Whether you are aiming towards purchasing a property, refinancing your current home, or renewing, the odds are you're thinking about either a fixed or variable rate mortgage. The million-dollar question is, which is the better choice? The short answer is none. Both are good options, and determining which one is the best is largely dependent upon your needs and current financial situation. So here are some key points to help you decide which option suits you the best.
Let us first dive into fixed-rate mortgage. These contracts are the most popular and commonly promoted by most financial institutions. When you choose a fixed-rate mortgage, your negotiated interest rate is locked in for the agreed-upon term. Which, in essence, means that you are “fixing” your rate. The most common fixed term is for 5 years, but you as a consumer have the ability to fix your contract term, anywhere from a 6month up to a 10-year term!
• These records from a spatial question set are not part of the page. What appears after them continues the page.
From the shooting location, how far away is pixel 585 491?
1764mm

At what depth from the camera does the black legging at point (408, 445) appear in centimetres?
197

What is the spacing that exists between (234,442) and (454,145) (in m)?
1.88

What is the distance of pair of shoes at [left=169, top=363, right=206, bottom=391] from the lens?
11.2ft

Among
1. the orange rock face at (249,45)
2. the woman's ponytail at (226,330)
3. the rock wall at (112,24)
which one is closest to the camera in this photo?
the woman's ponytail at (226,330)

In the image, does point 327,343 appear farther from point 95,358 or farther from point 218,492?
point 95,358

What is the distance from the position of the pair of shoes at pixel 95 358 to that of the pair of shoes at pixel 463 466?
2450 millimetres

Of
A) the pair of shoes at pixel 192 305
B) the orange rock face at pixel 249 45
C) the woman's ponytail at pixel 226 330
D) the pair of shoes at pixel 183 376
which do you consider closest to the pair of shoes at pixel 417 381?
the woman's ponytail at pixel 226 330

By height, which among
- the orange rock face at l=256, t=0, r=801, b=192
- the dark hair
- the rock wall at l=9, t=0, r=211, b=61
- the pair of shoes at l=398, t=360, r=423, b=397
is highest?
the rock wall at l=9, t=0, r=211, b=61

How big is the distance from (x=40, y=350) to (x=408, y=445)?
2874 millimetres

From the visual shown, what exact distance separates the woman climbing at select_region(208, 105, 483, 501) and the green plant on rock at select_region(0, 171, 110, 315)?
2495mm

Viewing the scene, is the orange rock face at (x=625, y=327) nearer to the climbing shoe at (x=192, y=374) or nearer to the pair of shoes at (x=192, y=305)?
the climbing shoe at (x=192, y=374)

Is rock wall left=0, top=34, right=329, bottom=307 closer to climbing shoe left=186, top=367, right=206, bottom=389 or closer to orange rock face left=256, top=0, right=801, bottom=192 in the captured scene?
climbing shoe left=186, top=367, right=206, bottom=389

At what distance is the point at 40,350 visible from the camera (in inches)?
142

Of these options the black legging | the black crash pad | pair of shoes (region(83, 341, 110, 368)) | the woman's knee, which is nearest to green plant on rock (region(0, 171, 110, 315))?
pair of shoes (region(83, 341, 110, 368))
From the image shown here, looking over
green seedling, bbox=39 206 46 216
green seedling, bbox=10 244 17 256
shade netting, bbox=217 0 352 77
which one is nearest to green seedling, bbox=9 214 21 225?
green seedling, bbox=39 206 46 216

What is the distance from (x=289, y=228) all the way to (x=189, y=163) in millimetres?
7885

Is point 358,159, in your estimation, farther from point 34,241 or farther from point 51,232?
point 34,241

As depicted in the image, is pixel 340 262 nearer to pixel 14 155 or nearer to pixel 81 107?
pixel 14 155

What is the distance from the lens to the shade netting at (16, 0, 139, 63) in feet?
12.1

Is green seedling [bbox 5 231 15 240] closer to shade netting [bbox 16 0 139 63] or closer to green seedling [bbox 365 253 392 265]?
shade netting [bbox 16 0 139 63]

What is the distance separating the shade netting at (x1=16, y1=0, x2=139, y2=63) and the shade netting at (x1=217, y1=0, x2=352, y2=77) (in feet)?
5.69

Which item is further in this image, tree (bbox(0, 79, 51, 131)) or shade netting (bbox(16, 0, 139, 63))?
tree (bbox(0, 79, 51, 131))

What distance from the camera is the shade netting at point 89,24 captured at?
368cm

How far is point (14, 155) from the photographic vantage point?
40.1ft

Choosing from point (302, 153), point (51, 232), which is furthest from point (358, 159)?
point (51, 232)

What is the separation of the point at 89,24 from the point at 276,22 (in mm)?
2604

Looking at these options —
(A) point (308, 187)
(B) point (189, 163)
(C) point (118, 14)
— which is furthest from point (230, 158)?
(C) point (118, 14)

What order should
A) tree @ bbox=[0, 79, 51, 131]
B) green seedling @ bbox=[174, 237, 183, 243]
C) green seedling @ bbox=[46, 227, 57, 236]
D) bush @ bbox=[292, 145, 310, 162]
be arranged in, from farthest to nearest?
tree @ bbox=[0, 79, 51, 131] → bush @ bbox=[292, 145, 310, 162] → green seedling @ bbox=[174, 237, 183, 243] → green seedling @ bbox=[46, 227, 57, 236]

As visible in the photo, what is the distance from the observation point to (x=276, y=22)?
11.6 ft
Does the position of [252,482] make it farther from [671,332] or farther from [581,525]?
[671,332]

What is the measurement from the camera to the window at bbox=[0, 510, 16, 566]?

Next, let’s get to what a variable mortgage is. This mortgage rate is something that is not fixed and is subject to change. Variable rates tend to fluctuate with the market. The variable rate has an open component which can be +/- to the prime rate. This means if the Bank of Canada's prime rate is 2.45% and your bank offers you prime minus 1%, your effective rate would be 1.45%. However, unlike a fixed rate, if prime increases, then so do your interest rate. This goes into saying that a variable rate is not guaranteed. However, the rates are typically lower than a fixed rate and have the lowest penalties due to the open component.
Now going on to the answer, which is the best option. None, it all comes down to what you are comfortable with and your objective with the current property.